--- BEGIN Given passage ---

The last line of instruments that I helped to deploy were to remain in the area for a few months through the winter mostly to catch local earthquakes. The 'passive deployment line' ("passive" since it was not going to be recording any noises made by us) was roughly east-west and ran from north of Summit Lake, which was about 80 miles northwest of Winnemucca to about 20 miles to the west of the lake. The eastern half of this line was sensible. The western half was a little crazy toward the end.
Four of us headed out from Soldier Meadows Ranch for a full day of good deploying. The equipment had other plans. We were going to use 30 of the Ref Tek model 130 recorders that we had used earlier with the L-28 sensors and with the long cables. They weren't the problem. We were using, for the first time, some Kinemetrics EpiSensors which were totally electronic, accelerometer-based sensors. In my experience they are perfectly unsuited for harsh field work. I went through and tested all 20 or so of them for this experiment back at the shop at the Soldier Meadows Ranch and the overnight signals from all of them looked bad. Having never worked with them before I at least expected to see something close to the signal produced by a normal seismometer, which is what you should see, but with the overnight temperature fluctuations in the garage where I was working, and with an electric diesel generator for the ranch nearby I just figured they were really sensitive and what I got was as good as it was going to get.
These particular units were designed as the kinds of sensors you placed in the basements of buildings in San Francisco, or ON the San Andreas fault, but not anywhere near the state where Area 51 is located. They even had a clip mounted to the bottom of them so they could be semi-permanently attached to a bolt sticking out of something heavy like the foundation of a building. They were just the wrong sensor for PASSCAL-type projects in the real world. I don't think we've used them since (and I'm writing this in July 2006), but we have, for some unknown reason, bought 20 more of them at several-thousand dollars apiece.
Below is Marleen Nyst of Stanford trying to get our first sensor of the day leveled. It wasn't overly difficult to get the sensors level, but the combination of the sensors being so light, the cable to them being so thick, and the dirt being not much more than a dry powder made them (probably) impossible to keep level by the time the station was installed.

--- END Given passage ---
--- BEGIN Entries provided ---

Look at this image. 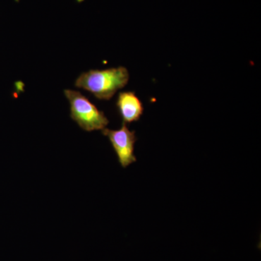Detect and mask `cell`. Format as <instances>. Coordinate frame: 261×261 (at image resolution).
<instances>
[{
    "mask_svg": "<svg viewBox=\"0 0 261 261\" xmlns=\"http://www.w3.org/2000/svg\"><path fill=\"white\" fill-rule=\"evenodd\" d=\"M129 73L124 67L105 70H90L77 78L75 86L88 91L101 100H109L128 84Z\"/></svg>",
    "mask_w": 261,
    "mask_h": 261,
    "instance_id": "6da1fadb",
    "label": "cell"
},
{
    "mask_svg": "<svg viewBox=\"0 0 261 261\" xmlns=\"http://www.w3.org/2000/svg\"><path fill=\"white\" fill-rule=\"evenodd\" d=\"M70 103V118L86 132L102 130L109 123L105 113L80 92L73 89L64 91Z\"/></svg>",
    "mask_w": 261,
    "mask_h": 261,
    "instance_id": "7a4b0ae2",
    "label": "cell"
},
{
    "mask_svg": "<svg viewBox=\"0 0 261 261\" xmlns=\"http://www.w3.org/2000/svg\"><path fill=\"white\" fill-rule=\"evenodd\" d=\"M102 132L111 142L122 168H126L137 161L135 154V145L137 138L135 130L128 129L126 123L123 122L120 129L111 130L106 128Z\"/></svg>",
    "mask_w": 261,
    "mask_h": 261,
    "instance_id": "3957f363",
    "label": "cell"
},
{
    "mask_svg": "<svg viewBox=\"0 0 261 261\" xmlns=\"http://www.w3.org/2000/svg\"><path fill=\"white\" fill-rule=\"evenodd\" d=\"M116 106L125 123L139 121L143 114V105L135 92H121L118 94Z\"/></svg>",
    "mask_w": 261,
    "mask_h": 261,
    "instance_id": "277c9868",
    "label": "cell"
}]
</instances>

--- END Entries provided ---
--- BEGIN Entries provided ---

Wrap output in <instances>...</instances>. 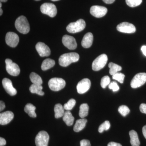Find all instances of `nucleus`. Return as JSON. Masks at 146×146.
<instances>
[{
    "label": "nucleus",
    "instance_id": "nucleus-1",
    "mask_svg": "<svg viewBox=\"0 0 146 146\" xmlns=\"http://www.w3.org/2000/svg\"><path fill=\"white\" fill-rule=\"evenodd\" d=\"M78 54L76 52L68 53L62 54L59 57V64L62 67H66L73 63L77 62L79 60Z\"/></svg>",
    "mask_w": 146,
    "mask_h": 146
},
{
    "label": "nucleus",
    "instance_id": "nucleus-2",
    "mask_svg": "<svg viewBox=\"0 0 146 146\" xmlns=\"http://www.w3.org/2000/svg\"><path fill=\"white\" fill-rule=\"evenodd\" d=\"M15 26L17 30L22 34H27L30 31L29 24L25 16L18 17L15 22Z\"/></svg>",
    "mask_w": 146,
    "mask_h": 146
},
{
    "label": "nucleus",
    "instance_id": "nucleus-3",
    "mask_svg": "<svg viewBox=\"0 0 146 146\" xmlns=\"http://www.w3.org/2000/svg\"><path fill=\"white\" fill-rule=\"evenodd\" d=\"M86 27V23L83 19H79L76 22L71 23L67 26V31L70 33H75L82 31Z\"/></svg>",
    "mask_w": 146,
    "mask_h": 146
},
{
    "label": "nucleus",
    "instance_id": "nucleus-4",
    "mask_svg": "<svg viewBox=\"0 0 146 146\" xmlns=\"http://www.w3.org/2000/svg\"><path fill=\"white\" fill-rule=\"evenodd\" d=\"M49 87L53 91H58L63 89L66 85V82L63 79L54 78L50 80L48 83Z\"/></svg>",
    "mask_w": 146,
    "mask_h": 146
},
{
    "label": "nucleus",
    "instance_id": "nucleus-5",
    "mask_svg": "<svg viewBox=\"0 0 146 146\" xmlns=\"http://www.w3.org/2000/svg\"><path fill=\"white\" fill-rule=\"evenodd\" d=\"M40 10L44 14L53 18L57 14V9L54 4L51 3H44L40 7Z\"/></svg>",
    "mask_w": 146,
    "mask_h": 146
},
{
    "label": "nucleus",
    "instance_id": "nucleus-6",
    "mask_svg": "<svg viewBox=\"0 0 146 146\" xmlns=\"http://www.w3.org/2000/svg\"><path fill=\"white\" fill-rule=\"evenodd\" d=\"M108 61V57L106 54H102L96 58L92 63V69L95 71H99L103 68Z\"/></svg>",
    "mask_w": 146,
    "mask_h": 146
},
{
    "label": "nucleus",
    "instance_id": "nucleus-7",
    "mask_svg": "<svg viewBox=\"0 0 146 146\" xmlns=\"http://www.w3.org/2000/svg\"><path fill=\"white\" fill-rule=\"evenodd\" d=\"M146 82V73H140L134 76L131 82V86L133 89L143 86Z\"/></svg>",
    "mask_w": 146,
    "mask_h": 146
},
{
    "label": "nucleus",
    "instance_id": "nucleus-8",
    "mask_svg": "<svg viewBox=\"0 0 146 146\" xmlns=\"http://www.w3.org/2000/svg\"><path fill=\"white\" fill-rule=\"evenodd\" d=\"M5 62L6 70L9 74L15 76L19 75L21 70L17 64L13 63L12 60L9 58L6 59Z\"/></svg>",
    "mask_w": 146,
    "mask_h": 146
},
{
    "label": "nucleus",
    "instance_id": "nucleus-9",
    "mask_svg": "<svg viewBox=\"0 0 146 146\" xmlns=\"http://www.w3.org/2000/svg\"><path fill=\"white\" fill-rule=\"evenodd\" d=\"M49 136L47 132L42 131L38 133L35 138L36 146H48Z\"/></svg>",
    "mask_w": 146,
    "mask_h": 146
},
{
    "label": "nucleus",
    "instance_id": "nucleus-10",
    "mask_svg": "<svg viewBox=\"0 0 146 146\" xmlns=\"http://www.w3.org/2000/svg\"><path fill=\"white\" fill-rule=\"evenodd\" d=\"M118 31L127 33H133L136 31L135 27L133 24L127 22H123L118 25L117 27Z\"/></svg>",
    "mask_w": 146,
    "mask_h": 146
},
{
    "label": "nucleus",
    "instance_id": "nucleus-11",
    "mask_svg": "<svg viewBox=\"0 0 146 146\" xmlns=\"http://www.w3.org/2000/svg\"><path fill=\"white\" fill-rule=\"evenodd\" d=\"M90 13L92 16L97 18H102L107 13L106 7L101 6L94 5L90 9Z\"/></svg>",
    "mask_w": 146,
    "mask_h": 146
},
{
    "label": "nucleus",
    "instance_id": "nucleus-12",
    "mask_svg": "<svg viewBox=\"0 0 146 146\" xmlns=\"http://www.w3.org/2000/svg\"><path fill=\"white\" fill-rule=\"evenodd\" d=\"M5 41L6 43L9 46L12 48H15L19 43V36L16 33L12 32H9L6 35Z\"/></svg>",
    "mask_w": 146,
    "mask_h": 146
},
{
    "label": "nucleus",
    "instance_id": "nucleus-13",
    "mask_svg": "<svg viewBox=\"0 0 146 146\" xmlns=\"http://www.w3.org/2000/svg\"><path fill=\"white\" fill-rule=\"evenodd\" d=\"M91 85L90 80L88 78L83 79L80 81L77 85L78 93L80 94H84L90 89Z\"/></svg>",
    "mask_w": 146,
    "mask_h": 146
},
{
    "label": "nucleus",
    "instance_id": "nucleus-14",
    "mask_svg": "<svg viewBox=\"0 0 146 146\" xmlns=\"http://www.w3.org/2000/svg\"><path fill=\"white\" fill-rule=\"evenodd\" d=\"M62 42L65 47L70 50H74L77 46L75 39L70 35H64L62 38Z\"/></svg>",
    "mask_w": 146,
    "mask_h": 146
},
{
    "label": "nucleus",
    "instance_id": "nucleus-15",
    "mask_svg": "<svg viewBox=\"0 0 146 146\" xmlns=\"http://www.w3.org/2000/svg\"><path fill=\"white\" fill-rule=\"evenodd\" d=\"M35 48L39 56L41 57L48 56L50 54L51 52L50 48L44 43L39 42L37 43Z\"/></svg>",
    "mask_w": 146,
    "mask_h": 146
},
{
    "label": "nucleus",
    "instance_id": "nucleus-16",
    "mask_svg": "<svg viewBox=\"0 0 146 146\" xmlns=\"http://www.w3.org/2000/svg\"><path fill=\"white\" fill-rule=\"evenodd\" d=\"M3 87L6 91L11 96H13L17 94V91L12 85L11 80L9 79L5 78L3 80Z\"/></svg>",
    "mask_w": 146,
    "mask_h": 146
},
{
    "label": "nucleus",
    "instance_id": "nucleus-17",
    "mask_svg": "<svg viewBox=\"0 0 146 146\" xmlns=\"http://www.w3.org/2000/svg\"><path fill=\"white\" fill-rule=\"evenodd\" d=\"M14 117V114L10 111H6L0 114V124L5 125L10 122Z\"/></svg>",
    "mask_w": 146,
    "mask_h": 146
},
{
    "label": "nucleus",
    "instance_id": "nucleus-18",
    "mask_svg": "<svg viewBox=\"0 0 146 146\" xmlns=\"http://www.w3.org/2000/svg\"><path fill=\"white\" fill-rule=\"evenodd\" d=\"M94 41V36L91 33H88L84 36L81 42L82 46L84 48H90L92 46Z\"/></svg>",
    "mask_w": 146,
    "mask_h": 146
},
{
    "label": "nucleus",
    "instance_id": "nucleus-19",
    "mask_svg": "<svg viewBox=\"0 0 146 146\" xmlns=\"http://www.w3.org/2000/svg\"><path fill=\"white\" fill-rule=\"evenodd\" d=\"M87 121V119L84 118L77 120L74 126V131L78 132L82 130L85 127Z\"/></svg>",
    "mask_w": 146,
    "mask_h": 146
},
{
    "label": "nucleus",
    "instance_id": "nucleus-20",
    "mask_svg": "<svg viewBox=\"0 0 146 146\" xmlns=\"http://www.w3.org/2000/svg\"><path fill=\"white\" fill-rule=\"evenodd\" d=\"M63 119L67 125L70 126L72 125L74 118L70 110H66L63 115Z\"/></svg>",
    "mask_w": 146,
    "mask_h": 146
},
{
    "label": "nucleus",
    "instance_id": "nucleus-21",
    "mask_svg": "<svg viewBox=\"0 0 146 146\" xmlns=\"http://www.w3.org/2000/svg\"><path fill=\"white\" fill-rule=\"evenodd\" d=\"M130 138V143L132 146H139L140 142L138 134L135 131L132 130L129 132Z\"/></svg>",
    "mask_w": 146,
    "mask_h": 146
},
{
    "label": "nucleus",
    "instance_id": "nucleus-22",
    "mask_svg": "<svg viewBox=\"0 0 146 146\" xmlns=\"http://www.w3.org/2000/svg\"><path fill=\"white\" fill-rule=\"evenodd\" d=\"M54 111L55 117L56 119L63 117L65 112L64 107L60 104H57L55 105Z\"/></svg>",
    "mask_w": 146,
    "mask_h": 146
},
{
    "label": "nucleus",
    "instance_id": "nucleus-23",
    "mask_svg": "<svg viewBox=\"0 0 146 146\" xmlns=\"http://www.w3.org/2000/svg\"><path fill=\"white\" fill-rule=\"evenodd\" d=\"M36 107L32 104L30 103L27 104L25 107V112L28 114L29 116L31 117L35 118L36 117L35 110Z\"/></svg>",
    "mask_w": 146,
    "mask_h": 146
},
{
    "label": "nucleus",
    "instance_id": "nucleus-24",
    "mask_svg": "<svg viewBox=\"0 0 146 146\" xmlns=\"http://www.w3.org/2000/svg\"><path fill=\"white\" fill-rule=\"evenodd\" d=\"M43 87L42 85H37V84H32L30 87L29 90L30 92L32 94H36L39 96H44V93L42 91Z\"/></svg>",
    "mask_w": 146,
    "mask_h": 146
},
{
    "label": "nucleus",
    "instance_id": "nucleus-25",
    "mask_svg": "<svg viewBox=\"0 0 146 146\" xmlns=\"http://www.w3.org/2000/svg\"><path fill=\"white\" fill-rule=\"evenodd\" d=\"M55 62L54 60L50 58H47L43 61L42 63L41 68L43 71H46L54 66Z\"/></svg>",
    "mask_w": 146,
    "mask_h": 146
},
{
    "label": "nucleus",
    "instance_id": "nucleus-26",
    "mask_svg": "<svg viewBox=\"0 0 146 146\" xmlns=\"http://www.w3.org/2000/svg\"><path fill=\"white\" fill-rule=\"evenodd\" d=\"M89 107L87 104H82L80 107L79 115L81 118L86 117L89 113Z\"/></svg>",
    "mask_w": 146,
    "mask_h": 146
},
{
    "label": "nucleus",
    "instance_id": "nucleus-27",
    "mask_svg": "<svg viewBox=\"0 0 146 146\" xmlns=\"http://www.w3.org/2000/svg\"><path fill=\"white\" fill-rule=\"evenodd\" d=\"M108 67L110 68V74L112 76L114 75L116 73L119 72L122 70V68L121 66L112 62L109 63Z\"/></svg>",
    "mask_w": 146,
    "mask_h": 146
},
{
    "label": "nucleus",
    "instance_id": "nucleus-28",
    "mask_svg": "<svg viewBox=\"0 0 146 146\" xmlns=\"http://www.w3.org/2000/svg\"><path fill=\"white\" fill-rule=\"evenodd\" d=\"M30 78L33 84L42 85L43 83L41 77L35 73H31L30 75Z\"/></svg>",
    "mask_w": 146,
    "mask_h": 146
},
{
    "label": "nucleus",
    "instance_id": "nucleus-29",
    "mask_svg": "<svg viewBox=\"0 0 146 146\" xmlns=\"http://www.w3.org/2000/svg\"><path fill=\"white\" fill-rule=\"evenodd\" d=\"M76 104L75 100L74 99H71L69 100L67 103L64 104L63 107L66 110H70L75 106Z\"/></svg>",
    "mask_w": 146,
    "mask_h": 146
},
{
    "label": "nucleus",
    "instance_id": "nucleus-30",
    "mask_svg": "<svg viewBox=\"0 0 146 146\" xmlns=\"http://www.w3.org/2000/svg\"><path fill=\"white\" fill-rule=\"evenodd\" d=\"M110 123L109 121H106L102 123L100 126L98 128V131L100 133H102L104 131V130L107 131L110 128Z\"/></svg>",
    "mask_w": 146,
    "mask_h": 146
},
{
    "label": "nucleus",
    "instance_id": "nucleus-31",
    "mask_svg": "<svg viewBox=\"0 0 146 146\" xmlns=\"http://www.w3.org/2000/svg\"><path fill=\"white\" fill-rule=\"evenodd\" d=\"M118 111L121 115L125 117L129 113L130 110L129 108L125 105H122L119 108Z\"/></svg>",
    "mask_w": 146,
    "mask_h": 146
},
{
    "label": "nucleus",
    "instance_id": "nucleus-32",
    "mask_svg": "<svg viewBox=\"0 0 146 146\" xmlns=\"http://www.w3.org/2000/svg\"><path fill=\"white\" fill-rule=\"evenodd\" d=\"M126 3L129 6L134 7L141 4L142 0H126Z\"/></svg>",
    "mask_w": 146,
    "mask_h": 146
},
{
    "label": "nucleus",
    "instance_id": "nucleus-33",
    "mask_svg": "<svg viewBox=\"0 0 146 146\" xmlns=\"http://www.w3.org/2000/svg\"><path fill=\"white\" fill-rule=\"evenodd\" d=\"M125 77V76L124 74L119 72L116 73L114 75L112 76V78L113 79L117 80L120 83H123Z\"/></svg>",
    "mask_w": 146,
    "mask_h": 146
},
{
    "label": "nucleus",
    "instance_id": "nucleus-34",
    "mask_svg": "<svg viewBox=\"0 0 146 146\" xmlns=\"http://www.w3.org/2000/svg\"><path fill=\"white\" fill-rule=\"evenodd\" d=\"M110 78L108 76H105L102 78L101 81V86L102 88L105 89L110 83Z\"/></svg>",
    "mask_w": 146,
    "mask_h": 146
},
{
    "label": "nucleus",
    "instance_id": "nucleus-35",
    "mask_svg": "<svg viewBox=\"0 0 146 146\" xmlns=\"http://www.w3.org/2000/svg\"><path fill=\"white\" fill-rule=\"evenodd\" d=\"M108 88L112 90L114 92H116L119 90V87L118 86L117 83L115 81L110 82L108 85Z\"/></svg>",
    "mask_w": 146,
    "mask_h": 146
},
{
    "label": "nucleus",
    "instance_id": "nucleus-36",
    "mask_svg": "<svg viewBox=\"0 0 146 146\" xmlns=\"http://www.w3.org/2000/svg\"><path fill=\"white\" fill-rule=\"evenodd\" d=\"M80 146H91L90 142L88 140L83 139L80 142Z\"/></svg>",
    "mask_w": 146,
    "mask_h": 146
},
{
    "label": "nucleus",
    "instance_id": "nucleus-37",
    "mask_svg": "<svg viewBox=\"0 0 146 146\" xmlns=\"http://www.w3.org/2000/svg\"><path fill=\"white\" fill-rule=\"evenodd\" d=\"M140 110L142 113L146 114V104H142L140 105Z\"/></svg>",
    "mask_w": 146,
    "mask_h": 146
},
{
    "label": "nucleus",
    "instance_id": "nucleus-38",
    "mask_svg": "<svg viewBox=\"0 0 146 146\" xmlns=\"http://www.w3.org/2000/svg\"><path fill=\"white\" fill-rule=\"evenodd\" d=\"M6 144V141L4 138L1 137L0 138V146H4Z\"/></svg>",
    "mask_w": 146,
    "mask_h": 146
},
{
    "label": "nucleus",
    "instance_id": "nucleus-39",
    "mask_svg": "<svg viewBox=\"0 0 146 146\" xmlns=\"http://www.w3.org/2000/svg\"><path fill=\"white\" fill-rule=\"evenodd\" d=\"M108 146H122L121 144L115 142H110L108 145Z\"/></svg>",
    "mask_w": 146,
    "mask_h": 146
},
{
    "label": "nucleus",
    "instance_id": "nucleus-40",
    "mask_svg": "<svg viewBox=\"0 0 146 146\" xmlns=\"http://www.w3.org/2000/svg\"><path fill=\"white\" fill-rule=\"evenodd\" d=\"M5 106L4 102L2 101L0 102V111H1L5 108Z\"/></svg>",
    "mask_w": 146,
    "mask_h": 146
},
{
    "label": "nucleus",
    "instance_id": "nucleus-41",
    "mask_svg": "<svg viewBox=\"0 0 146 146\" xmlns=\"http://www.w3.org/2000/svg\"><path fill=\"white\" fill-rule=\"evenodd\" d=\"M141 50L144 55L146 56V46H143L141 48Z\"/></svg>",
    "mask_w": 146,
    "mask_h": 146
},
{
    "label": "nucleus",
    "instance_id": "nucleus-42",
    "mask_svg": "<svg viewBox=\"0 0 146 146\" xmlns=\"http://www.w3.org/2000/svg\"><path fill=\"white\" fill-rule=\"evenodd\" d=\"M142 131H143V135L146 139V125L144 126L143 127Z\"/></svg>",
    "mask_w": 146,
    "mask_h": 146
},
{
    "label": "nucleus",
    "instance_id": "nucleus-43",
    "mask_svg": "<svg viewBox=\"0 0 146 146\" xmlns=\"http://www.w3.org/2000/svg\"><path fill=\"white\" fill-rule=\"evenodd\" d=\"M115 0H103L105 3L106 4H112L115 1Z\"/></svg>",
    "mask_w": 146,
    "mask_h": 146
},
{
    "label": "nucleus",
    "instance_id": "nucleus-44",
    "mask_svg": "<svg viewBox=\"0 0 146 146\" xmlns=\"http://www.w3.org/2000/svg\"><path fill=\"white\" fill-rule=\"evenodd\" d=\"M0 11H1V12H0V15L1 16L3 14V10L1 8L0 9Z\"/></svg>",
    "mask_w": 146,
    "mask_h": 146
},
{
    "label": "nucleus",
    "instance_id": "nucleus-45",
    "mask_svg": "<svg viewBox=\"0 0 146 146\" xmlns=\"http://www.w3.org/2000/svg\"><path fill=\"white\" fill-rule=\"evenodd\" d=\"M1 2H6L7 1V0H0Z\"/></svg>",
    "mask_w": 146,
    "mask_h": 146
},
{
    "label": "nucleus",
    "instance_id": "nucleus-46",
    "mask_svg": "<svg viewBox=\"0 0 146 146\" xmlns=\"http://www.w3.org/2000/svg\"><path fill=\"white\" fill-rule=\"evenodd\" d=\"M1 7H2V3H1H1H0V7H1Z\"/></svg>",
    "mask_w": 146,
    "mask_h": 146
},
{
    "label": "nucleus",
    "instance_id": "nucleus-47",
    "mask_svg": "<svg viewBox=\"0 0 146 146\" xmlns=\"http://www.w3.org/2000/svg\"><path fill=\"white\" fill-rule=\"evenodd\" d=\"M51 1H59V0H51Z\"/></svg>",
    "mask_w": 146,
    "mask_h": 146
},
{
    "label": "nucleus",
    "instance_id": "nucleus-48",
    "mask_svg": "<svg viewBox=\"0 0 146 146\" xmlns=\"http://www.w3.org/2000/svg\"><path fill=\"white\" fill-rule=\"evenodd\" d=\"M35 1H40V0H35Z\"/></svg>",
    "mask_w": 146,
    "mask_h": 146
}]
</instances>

--- END Entries provided ---

*Complete the following:*
[a] In the seismic deployment account, how far and in what direction was Summit Lake from Winnemucca?
[b] Write what comes next in the seismic deployment account, starting after its last sentence.
These lines stand apart from the seismic deployment account.

*Answers by task:*
[a] About 80 miles northwest.

[b]
We did our best to install a few of them, but it just didn't work out. The signals from our "stomp test" during installation (you stomp on the ground while watching the output signal from the recorder) were just plain nonsensical.
We left the first station the way it was to collect a little data overnight, but then finished the eastern half of the line that day using the L-22 sensors that were going to have to be used anyway (there were never enough of the EpiSensors for the whole line). A satellite phone call was made back to PASSCAL who then FedEx'ed out enough L-22 sensors to finish the line. Since there wasn't anywhere closer to send them to they went to Winnemucca. Great.
Derek laid out and flagged the whole deployment line in the weeks before the experiment started. As you were driving along through the wilderness right on the verge of thinking you were lost or on the wrong road one of Derek's flags would pop up out of nowhere tied to a bush or a weed and you'd know you were OK.
We installed the stations right next to the road. It didn't seem to be a high traffic area. I don't think any of the stations were disturbed by anyone or anything for the entire time they were there. Now THAT's the kind of place to do an experiment.
You mean THIS road!? The last few stations of the western half were reached by slowly going down the face of a small mountainside/cliff on a road that for the most part looked like the picture below.
Two batteries, the green power box that controlled charging of the batteries from the solar panel, and the recorder all fit into the the shipping boxes that the equipment came in. It was pretty convenient. It seemed like a good idea at the time until the snows came...but mostly when the snows left.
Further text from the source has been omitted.